EXERCISE AIM: In the conference abstract, how thick can the aligned liquid crystal slabs made with the polymer network be?

-------- READING TEXT --------

International Conference on Nanomaterials and Nanotechnology
October 29-30, 2018 | London, UK

Anatoliy V Glushchenko

University of Colorado, USA

Keynote : Mater Sci Nanotechnol

Abstract:

This presentation addresses the critical need of a modern optical industry for low driving voltage adaptive materials providing large phase retardation (for UV, visible and IR) within a sub-millisecond time frame. Two technologically innovative research areas are pursued in parallel and then merged, resulting in the creation of a new class of optical materials - ferroelectric nanoparticles doped liquid crystal / polymer composites. The first research direction advances the development of a liquid crystal being immersed into a nano-structured sponge-like polymer network. The network’s long chains impose a desired alignment for liquid crystal molecules enabling the creation of thick homogeneous liquid crystal slabs (up to 1 mm, in comparison with available today only 50 microns thick aligned liquid crystal layers). On the other hand, mixing ferroelectric nanoparticles with a liquid crystal, generates ultrahigh electric fields within the liquid crystal, which, combined with their small size, produces a uniquely exciting and largely unexplored system of composite materials which exhibit novel collective particlehost interactions. These interactions promise a variety of exotic electro-optic and other applications. In this case, ferroelectric nanoparticles share their high intrinsic sensitivity to electric fields with the entire liquid crystal matrix. Therefore, doping the liquid crystal with ferroelectric nanoparticles, progressed as the second research direction simultaneously with the first one, brings benefits of a lower driving voltage and faster switching speed than in any liquid crystal devices available today. As a result, we demonstrate the power of nanotechnology to amplify by orders of magnitude the natural properties of liquid crystals by doping them with nanoparticles and hosting them in a Nano-confining polymer matrix.

Biography:

Anatoliy V Glushchenko received his Ph.D. in Physics in 1997 from the Institute of Physics, National Academy of Science (Kyiv, Ukraine). He is a professor of Physics at the University of Colorado at Colorado Springs (UCCS) where he teaches advanced Physics classes, directs the Center for Advanced Technologies & Optical Materials and leads the broad range of fundamental and applied research in biophysics and soft condensed matter. He is the author of more than 200 research papers and patents and made more than 250 presentations at various conferences.

-------- EXTRACTED DATA --------

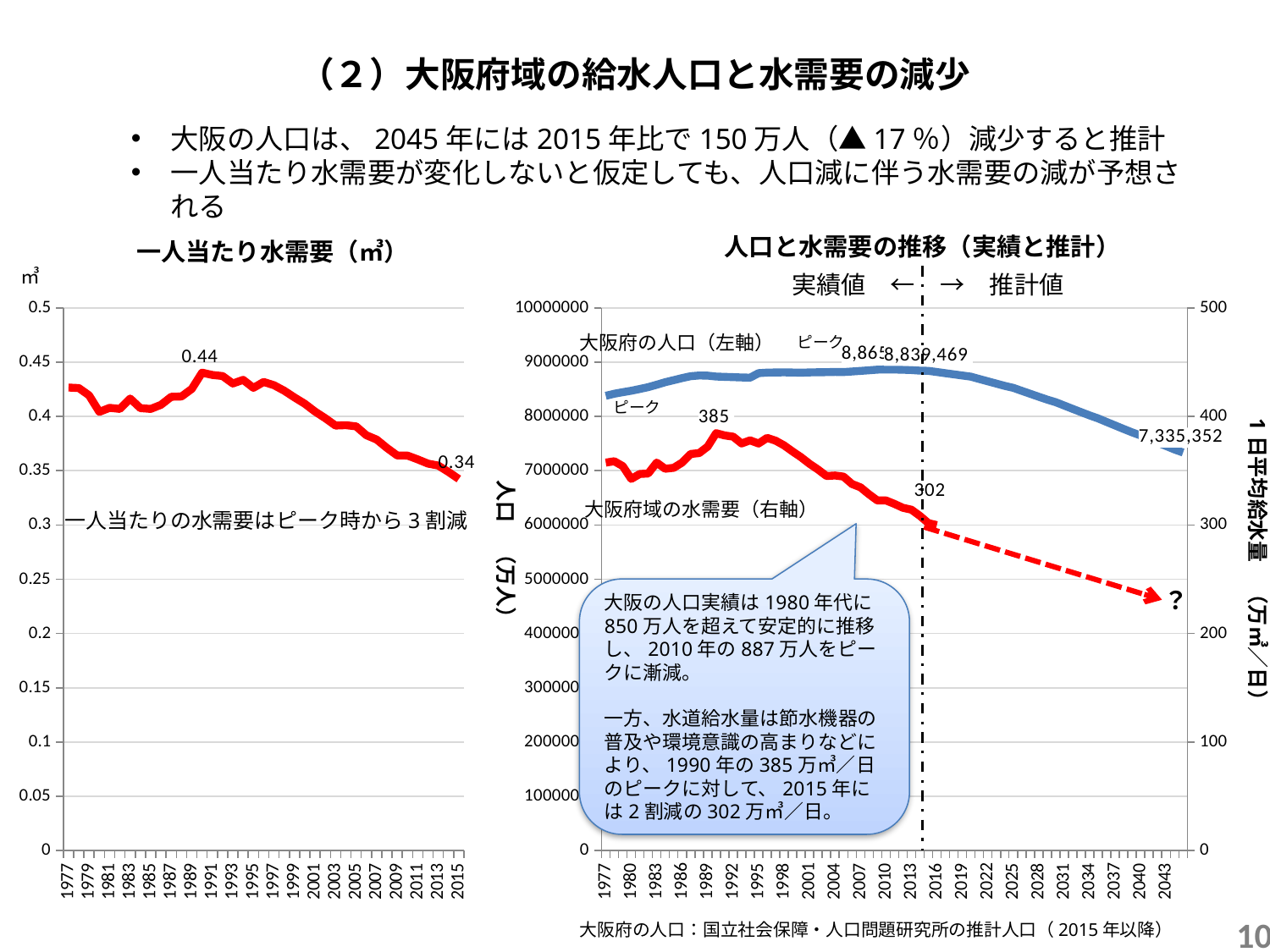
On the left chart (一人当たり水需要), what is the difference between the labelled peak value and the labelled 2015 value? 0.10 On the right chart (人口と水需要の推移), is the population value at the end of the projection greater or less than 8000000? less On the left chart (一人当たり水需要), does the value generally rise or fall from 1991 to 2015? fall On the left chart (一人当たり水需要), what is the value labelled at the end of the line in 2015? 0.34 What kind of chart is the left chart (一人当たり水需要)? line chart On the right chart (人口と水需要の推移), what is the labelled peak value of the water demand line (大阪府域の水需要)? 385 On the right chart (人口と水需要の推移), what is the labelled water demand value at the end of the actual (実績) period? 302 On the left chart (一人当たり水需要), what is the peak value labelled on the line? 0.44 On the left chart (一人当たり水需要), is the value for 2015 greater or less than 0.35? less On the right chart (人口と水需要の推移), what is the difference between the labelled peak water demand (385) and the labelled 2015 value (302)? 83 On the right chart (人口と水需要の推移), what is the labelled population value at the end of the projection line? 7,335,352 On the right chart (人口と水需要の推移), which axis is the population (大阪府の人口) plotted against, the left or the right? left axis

--------
-------- EXTRACTED DATA --------

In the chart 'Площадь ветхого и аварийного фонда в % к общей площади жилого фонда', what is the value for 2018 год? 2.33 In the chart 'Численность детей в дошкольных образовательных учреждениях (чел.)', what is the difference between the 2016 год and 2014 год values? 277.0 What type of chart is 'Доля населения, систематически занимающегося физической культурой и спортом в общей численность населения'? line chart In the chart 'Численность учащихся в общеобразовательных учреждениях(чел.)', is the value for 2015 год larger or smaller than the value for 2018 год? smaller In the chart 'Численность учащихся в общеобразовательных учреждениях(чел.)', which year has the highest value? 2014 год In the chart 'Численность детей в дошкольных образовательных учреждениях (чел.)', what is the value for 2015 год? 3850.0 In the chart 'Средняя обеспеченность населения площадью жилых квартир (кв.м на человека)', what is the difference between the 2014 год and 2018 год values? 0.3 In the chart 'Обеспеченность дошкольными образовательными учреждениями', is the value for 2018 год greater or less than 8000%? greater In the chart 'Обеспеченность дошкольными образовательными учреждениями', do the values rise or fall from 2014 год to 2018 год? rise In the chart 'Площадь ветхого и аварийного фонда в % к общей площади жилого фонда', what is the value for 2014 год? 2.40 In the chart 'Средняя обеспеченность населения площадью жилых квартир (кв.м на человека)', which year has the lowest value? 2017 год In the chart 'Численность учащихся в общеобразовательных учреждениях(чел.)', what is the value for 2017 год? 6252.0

--------

REPLY TO THE EXERCISE: Up to 1 mm.